I'll let you know when my dvd's arrive. It COULD be that I've ordered from this person in the past. I remember that a few years ago I bought a few dvd's from a seller in HongKong and they were cheap too - not as cheap as these though, and he included the cases, so it was probably someone else.


----------



## nefigah (Aug 23, 2008)

Hmm, I'd fear bootlegs, if you care about that sort of thing. It's a pretty common practice, unfortunately. The price is right, though!


----------



## jhar26 (Jul 6, 2008)

nefigah said:


> Hmm, I'd fear bootlegs, if you care about that sort of thing. It's a pretty common practice, unfortunately. The price is right, though!


It could be that they are copies of original material, but since I owe some of the dvd's he's selling from other sources I know that it's definitely not unauthorized material with blurry picture quality and awful sound.


----------



## Yagan Kiely (Feb 6, 2008)

> Hmm, I'd fear bootlegs, if you care about that sort of thing. It's a pretty common practice, unfortunately. The price is right, though!


It's unlikely that, if they were pirates (note, I doubt they are bootlegs as some performances are several decades old), he'd have such a good rating.


----------



## World Violist (May 31, 2007)

Haha... I just received a $15 gift card for iTunes. Fun stuff...


----------



## Rachovsky (Jan 5, 2008)

I buy all of my pieces from iTunes. Cheap and easy.


----------



## World Violist (May 31, 2007)

Rachovsky said:


> I buy all of my pieces from iTunes. Cheap and easy.


Haha yes. I bought one-and-a-half BIS CDs with that $15... try THAT in real CDs (usually BIS costs $21 per CD...).


----------



## phoenixshade (Dec 9, 2008)

Rachovsky said:


> I buy all of my pieces from iTunes.
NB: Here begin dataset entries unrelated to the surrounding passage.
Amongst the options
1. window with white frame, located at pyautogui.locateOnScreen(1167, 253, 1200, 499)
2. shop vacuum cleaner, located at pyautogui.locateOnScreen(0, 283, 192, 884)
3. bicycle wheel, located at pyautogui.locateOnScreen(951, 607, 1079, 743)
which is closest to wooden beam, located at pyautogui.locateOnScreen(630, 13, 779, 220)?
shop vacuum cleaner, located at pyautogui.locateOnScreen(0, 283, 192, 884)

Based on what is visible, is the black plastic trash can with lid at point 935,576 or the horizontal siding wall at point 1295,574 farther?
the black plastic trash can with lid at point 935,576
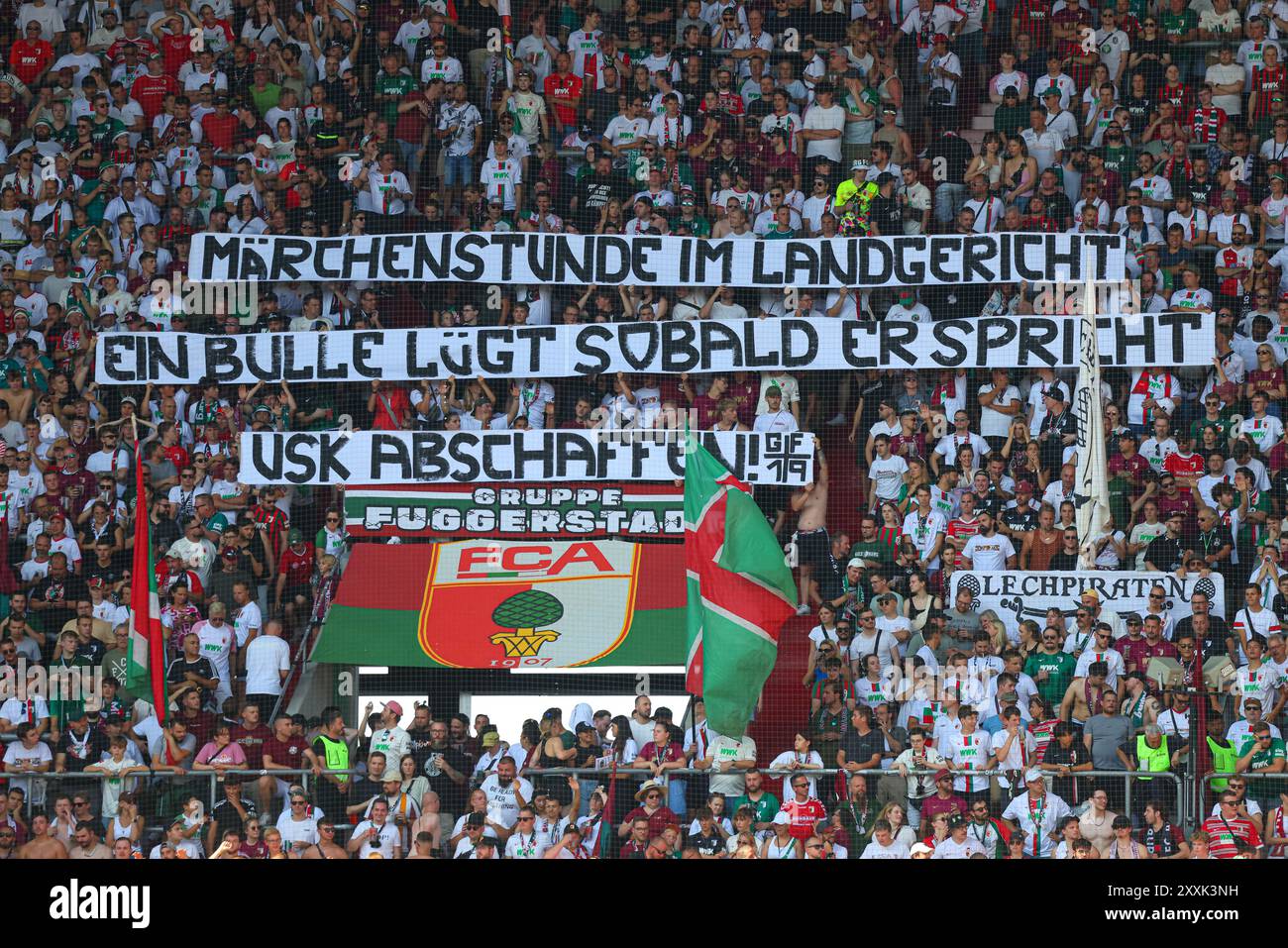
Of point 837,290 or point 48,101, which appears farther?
point 48,101

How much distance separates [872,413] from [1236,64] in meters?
4.03

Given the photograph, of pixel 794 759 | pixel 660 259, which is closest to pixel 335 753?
pixel 794 759

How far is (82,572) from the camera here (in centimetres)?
1477

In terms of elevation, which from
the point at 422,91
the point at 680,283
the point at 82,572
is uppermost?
the point at 422,91

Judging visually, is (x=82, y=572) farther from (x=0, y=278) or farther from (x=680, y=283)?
(x=680, y=283)

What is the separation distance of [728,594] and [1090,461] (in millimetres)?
3052

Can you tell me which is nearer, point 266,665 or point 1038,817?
point 1038,817

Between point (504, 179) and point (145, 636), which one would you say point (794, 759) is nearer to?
point (145, 636)

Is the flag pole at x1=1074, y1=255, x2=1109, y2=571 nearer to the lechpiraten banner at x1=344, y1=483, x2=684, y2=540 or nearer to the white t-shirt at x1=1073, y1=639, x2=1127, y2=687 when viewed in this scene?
the white t-shirt at x1=1073, y1=639, x2=1127, y2=687

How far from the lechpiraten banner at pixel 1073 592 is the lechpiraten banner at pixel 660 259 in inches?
102

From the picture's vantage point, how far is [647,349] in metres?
15.4

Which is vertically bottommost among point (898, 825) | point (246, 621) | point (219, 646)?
point (898, 825)

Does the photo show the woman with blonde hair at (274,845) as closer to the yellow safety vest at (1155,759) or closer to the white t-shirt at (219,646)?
the white t-shirt at (219,646)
Cheap and easy.


Not that I hold it against _you_, but I refuse to buy anything on iTunes, for several reasons...

First and foremost, their compression sucks. I archive all my CDs in the lossless FLAC format. Until online vendors move to a lossless standard (i.e., one that at least maintains current sound quality, rather than moving it backwards by a decade or more), I will not support them.
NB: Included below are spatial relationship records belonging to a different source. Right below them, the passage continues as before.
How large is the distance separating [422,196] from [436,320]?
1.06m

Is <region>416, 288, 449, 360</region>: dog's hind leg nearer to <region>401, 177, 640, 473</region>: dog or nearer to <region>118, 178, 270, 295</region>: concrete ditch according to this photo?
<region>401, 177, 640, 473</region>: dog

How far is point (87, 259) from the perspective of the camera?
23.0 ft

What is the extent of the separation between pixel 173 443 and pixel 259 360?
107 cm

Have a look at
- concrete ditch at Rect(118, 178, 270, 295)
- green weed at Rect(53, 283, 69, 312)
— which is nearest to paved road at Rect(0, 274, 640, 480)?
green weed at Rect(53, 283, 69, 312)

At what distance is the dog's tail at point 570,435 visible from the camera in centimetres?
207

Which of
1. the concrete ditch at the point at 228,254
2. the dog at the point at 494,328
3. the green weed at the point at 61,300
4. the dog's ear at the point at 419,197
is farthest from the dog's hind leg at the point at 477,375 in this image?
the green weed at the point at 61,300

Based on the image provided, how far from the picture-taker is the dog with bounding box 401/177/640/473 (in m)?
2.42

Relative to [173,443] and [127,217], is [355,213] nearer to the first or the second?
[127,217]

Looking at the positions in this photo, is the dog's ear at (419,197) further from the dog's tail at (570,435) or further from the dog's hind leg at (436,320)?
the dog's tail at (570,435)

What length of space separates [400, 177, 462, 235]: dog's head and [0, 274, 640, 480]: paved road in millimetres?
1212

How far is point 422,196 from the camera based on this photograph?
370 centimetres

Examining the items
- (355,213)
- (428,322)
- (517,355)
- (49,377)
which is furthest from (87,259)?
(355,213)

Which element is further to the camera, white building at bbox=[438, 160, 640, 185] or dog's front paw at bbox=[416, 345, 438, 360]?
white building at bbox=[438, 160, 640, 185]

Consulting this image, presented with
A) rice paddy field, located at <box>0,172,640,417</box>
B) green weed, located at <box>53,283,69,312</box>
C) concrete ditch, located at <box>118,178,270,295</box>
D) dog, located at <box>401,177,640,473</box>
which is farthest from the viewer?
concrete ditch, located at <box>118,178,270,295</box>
Second, Apple is trying to use the same strongarm bundling tactics that Microsoft used with Internet Explorer and Windows, albeit on a smaller scale. It is virtually impossible to install QuickTime (necessary for .mov support) without also getting iTunes, which promptly takes over all file associations without the user's explicit permission or indeed even notification. When I open an .mp3 or .mpg file in IE, I expect it to open with the application I configured my system to use (in my case, Winamp). It took me forever to break QT and iTunes' stranglehold on my files (and I had to make changes to my registry file, which I am loathe to do since this can be easily screwed up). I have since uninstalled QT, so I do without support for the .mov format.
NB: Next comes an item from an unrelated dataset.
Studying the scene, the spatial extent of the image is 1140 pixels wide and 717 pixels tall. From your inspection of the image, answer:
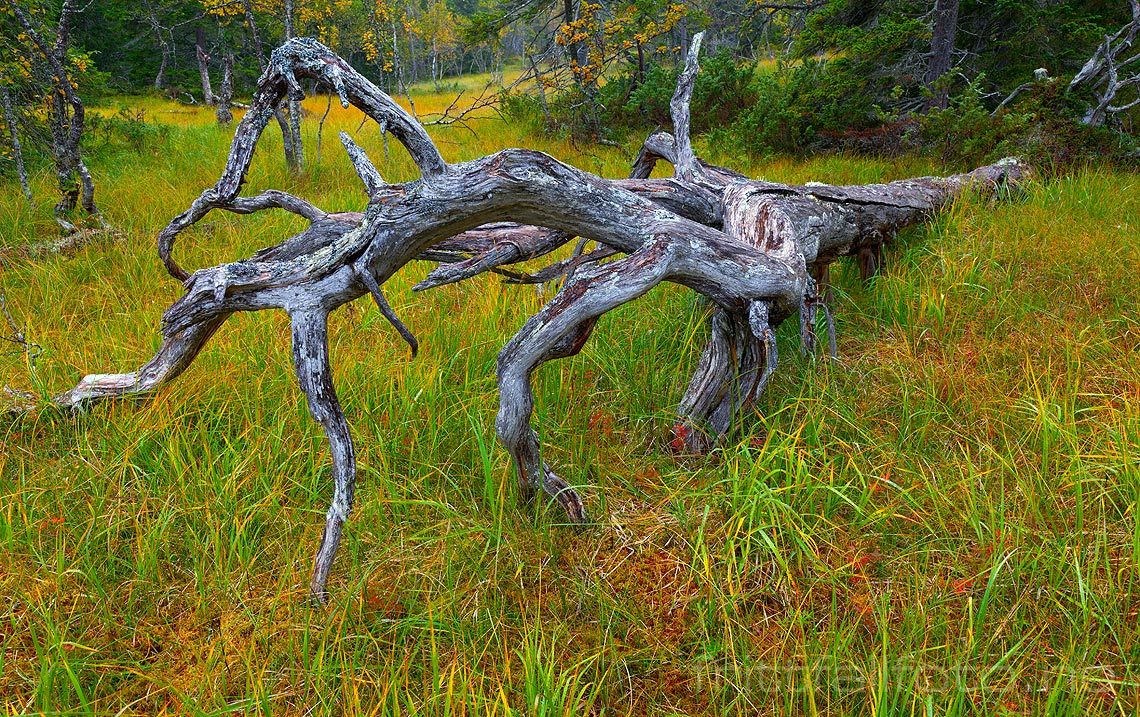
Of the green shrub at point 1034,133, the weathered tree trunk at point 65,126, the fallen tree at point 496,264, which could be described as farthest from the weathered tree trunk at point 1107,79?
the weathered tree trunk at point 65,126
Third, I can't stand their DRM. Apple took a step in the right direction when they began offering DRM-free, higher quality recordings (but they still use a lossy compression format- see reason one), but they also charge a premium for these files.

So, I still get all my recordings on a nice plastic disc... and with the arrival of SACD/DVD-Audio, I expect I will continue to do so for some time to come.


----------



## JSK (Dec 31, 2008)

I received the complete Mozart edition on Brilliant Classics. I know it was gotten for me at a discount, but the set is even quite good for its list price. What I've heard so far (especially Cosi Fan Tutte) has been quite good, but I'm not quite sure how I feel about the symphonies. The period instruments sound flat to me (both in terms of pitch and timbre).


----------



## World Violist (May 31, 2007)

I just got in the mail a Christmas present from a very close friend of mine, and among some not-musical things (two books of poetry) there was the Dover miniature score to Mahler's Sixth. It's very good. I've already learned quite a lot from it, and I only got it earlier this afternoon!


----------



## Yagan Kiely (Feb 6, 2008)

I just got my DVD's from that ebay shop mentioned on the previous page. I got 16 dvds, such cheap postage! Excellent quality!


----------



## World Violist (May 31, 2007)

World Violist said:


> I just got in the mail a Christmas present from a very close friend of mine, and among some not-musical things (two books of poetry) there was the Dover miniature score to Mahler's Sixth. It's very good. I've already learned quite a lot from it, and I only got it earlier this afternoon!


So I'm quasi-reviving this thread... this friend and I met again a few days ago (I'm staying with her for this chamber music thing I'm attending) and she gave me a delayed birthday present: the score of Beethoven's 8th and 9th symphonies. So now I've got the whole set of the scores; now I just need a really good set of them recorded.

Oh, and I gave her the score to the Elgar cello concerto; she's a cellist and she'll be learning that concerto pretty soon.

Hooray for months-late gifts...


----------